G. CRIMINAL law: trial: justifiable deductions in argument. VI. Frequent objection was interposed by counsel for defendant to the remarks of counsel for the State in their opening statement, and in argument to the jury. That counsel for the State at times went beyond the limits of legitimate argument must be conceded. In view of the conclusion reached upon the alleged misconduct of counsel, no benefit could result to the profession by setting out the exact language complained of. Counsel for the State sought to offer some apology to the jury because of their being called to serve as jurors. Statements of a somewhat similar character were disapproved in State v. Giudice, 170 Iowa 731. The reversal in that case was, however, based upon other grounds. Taken as a whole, the remarks of counsel just referred to were not particularly objectionable.
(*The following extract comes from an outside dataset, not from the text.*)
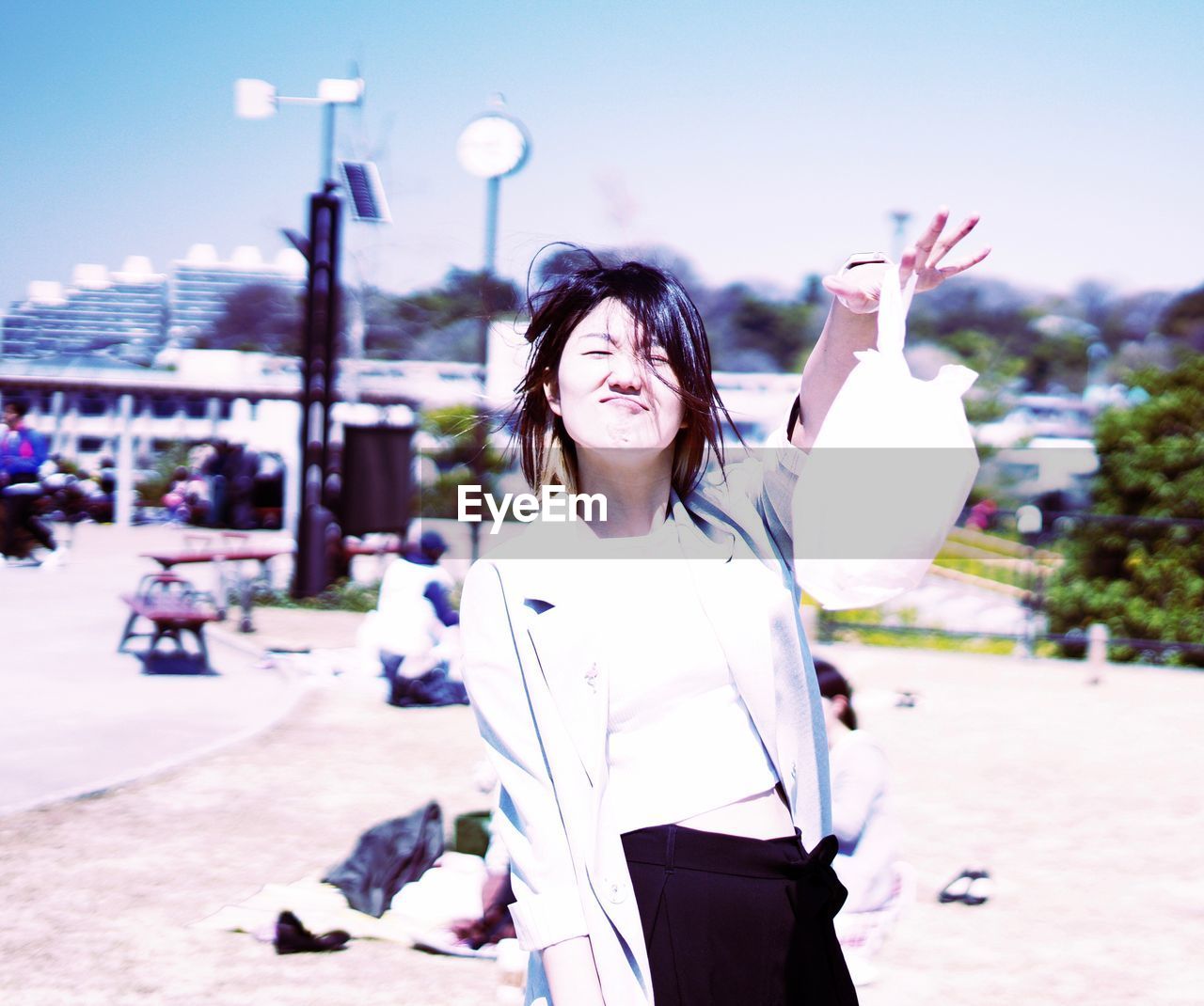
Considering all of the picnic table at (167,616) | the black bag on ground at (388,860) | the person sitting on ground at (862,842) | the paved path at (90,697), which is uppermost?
the person sitting on ground at (862,842)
Special counsel for the State repeatedly, in the course of his argument, stated that the defendant threatened to “blacken *245the character of Gladys Jackson” if she attempted to do anything with him. The language of the witness upon which the statement was based was: “He told me he could get a lot of his pals and make me out a bad girl, if he wanted to.” The above language was used by the defendant in a conversation relating to the condition of Gladys. The deduction, drawn by counsel may have been stronger than the language of the witness justified; but it must be admitted that, if the defendant used the language quoted, he did not do so from innocent or disinterested motives. The record shows that Gladys was only about 17 years of age, and the fair inference from the record is that she never sustained immoral relations with anyone except the defendant. At another time, counsel referred to the defendant as “one of the greatest arch villains in central Iowa.” The court promptly sustained the objection of defendant’s counsel to this remark, saying to counsel that this language had no place in the argument, and that it would be stricken. Counsel did not, thereafter, repeat the statement, and we are satisfied that the prompt and decisive ruling of the court removed any prejudice that the counsel might have aroused in the minds of the jurors by the improper statement.
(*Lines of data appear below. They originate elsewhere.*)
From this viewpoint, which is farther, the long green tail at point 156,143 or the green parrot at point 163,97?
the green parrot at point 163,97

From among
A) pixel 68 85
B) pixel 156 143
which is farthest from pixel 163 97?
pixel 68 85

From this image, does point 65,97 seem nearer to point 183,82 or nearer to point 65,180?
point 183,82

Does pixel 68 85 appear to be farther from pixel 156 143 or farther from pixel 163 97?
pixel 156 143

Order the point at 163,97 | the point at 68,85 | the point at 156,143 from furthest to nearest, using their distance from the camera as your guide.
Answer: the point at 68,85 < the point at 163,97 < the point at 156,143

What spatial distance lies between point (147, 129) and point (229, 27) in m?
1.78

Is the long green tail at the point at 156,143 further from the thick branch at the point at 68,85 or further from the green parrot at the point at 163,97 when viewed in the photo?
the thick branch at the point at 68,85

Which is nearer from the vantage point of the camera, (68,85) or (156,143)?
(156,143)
Exceptions were also urged to numerous other remarks of counsel, some of which would better have been omitted; but a careful consideration of the arguments as a whole, by counsel upon both sides, leaves no doubt in the mind of the court that the defendant had a fair trial. His interests were sedulously guarded at every step of the proceedings, by vigilant counsel. The rulings of the court' were prompt and decisive, and the evidence fully warranted the verdict of the jury, finding the defendant guilty. We refrain from reviewing the prior decisions of this court touching the conduct of counsel in argument to the jury. Suffice it to say that, while reasonable latitude must be allowed to counsel in giving their inferences and deductions from the testimony of the adverse witnesses, it should always be confined to matters appearing in the record, and kept free from undue denunciations or inflammatory utterances. Upon the whole record, we are convinced, and hold, that the defendant had a fair trial, and that the judgment of the court below should be, and it is, — Affirmed.
EvaNS, C. J., Arthur and Faville, JJ., concur.